» Your task: Rewrite the listing below with "red helmet" changed to "red hard hat" and every other part left as it is.
** begin Dataset extract **
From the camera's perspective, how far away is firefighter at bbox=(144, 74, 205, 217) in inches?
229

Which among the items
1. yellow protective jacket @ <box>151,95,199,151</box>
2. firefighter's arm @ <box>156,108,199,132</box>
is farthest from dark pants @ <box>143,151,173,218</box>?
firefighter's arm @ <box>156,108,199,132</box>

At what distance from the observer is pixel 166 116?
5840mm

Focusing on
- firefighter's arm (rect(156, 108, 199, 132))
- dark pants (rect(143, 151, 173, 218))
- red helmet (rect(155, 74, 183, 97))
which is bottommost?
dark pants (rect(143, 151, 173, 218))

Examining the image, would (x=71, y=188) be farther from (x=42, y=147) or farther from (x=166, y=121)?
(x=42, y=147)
** end Dataset extract **
» Solution:
From the camera's perspective, how far away is firefighter at bbox=(144, 74, 205, 217) in inches?
229

Which among the items
1. yellow protective jacket @ <box>151,95,199,151</box>
2. firefighter's arm @ <box>156,108,199,132</box>
is farthest from dark pants @ <box>143,151,173,218</box>?
firefighter's arm @ <box>156,108,199,132</box>

At what distance from the observer is pixel 166 116?
5840mm

Focusing on
- firefighter's arm (rect(156, 108, 199, 132))
- dark pants (rect(143, 151, 173, 218))
- red hard hat (rect(155, 74, 183, 97))
which is bottommost?
dark pants (rect(143, 151, 173, 218))

Examining the image, would (x=71, y=188) be farther from (x=42, y=147) or farther from (x=166, y=121)?
(x=42, y=147)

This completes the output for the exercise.